• WHAT YOU SHOULD DO:
What you return should be each line of the data containing the string "level".

• Collected data entries:
────────────────────
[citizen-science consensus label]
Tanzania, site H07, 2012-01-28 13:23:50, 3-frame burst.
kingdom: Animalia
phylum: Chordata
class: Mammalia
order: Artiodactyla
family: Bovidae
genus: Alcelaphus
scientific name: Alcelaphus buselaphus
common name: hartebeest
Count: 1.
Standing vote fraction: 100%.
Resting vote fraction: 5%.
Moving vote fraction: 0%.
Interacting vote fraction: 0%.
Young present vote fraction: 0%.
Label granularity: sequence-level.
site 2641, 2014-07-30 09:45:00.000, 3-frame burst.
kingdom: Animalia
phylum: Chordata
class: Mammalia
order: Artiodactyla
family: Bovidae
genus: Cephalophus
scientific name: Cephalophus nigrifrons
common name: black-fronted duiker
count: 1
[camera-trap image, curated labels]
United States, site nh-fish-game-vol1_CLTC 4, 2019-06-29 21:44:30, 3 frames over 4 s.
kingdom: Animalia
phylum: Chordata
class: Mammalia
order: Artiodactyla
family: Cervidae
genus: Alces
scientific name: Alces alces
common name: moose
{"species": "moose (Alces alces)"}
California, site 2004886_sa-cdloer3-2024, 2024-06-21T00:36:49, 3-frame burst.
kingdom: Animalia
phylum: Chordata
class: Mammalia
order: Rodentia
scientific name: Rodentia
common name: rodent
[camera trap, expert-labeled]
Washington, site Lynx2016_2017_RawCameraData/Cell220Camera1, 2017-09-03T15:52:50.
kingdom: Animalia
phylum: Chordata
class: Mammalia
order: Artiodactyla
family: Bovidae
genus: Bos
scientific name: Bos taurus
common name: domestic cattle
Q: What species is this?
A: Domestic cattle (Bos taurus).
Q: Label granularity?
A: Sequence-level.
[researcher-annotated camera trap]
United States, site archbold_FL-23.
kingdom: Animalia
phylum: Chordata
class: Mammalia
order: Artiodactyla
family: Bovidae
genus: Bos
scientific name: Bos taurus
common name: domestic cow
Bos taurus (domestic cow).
────────────────────
• WRITTEN ANSWER:
Label granularity: sequence-level.
A: Sequence-level.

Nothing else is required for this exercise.